REPUBLIKA.CO.ID, JAKARTA -- Uji usap dengan pemeriksaan laboratorium menggunakan metode Polymerase Chain Reaction (PCR) dengan tes usap (swab test) telah menjadi standar pemeriksaan Covid-19 di berbagai negara. Para pakar di Indonesia juga merekomendasikannya karena keandalannya.
Lantas, mengapa Indonesia masih menjadikan tes cepat sebagai syarat untuk bepergian dengan menggunakan pesawat atau kereta api? Menurut dr Vito A Damay dari Ikatan Dokter Indonesia (IDI) dan Junior Doctor Network (JDN) Indonesia, rapid test dilakukan untuk melacak keberadaan virus SARS-CoV-2 penyebab Covid-19.
"Jadi, bukan untuk diagnostik. Karena kita ketika akan bepergian keluar kan tidak tahu (dalam kondisi) sehat atau tidak," ujarnya saat berbicara dalam konferensi pers virtual Badan Nasional Penanggulangan Bencana bertema "Kupas Tuntas Adaptasi Kebiasaan Baru", Sabtu (29/8).
Pada Juni lalu, Kepala Lembaga Ilmu Pengetahuan Indonesia (LIPI) Laksana Tri Handoko mengatakan, pemeriksaan spesimen untuk mendeteksi Covid-19 menggunakan metode PCR idealnya satu persen dari jumlah penduduk. Handoko menuturkan jika DKI Jakarta dengan populasi 10 juta penduduk, maka pemeriksaan Covid-19 idealnya dilakukan pada 100 ribu orang.
Dalam kesempatan terpisah, anggota tim komunikasi publik Gugus Tugas Percepatan Penanganan Covid-19 Reisa Broto Asmoro menjelaskan, tidak mungkin seluruh penduduk Indonesia menjalani tes usap dengan PCR. Saat konferensi pers update Covid-19, di akun Youtube Badan Nasional Penanggulangan Bencana, Sabtu (20/6), ia menyebut tidak semua orang pula perlu menjalani tes cepat.
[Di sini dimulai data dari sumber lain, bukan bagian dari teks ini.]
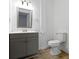 Simple bathroom with gray vanity, mirror, and vinyl flooring at 1101 W Roache St, Indianapolis, IN 46208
"Populasi kita sekitar 270 juta orang dan tersebar di belasan ribu pulau. Indonesia besar dan luas, jadi kita harus cermat menggunakan sumber daya kita," tuturnya.
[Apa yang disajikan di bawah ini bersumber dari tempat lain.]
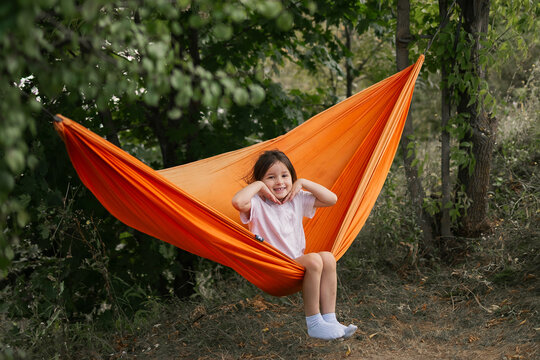Young girl smiles joyfully while sitting in bright orange hammock surrounded by green trees in peaceful forest setting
Tes cepat, menurut Reisa, diperlukan sebagai basis data epidemiologi seberapa banyak masyarakat di Indonesia yang telah dan sedang terkena Covid-19. Di samping itu, tes cepat dapat menekan beban biaya sistem kesehatan.
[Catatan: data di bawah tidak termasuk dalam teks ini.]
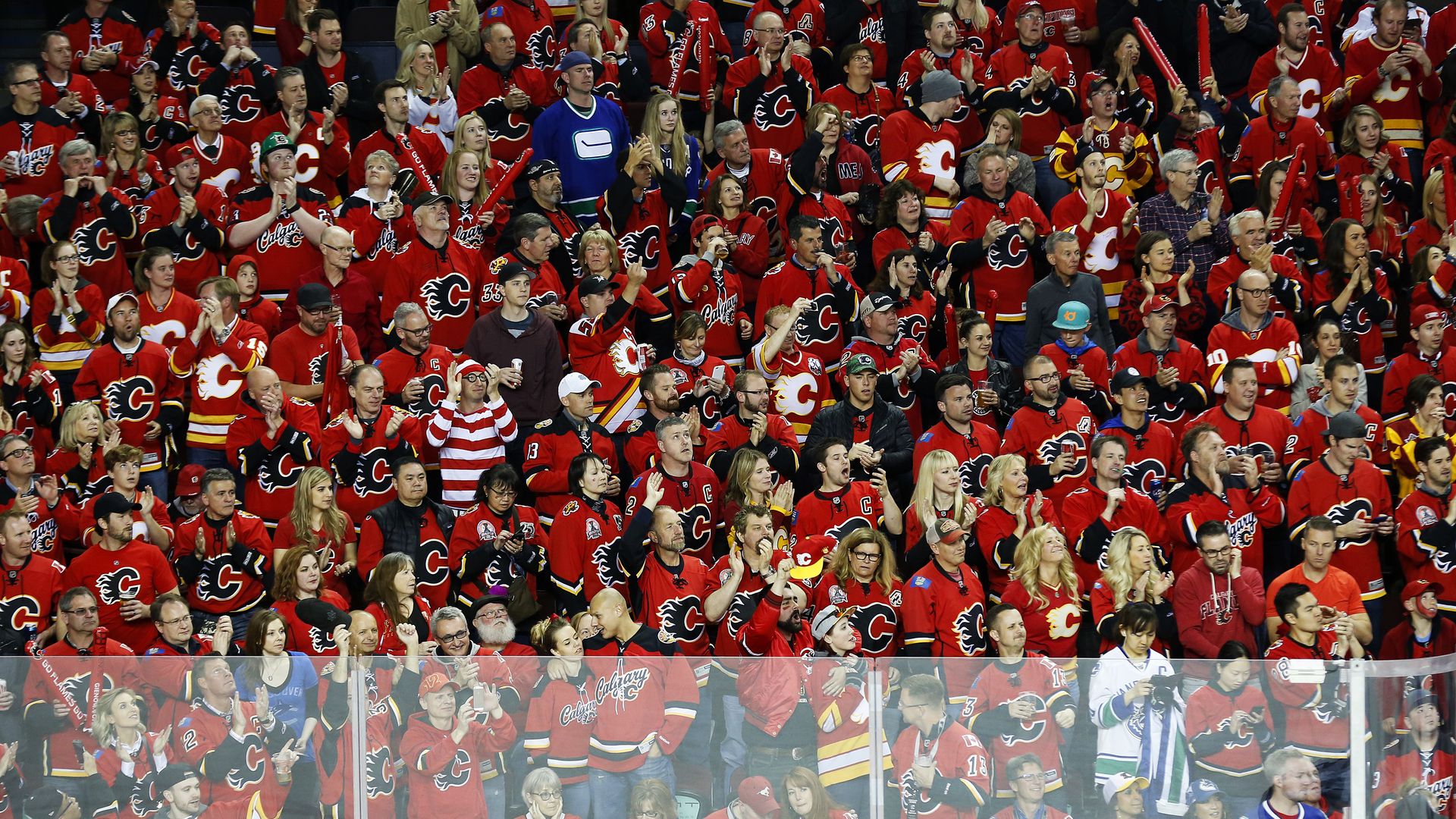 Waldo among a sea of hockey fans dressed in red jerseys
Vito menyebut, sensitivitas tes cepat memang tidak terlalu baik dan tidak bisa dijadikan alat diagnostik pasti. Namun, tes ini dapat menjadi alat pelacakan atau skrining orang ini kemungkinan tertular virus.
Menurut Vito, syarat melampirkan hasil tes ini masih masih diperlukan. Bahkan, ia sebagai petugas kesehatan mengaku rutin menjalani rapid test meski tidak berencana bepergian.
"Karena saya mau menjaga, pasien juga terlindungi. Rapid test memang harus sering dilakukan pada orang-orang tertentu, seperti tenaga medis," katanya seraya mengajak semua pihak saling mendukung penyelenggaraan tes ini.
Vito juga menyerukan masyarakat mematuhi anjuran di rumah saja dan tidak keluar rumah jika bukan dalam kondisi mendesak. Ia menjelaskan bahwa langkah ini penting dilakukan untuk mencegah penularan.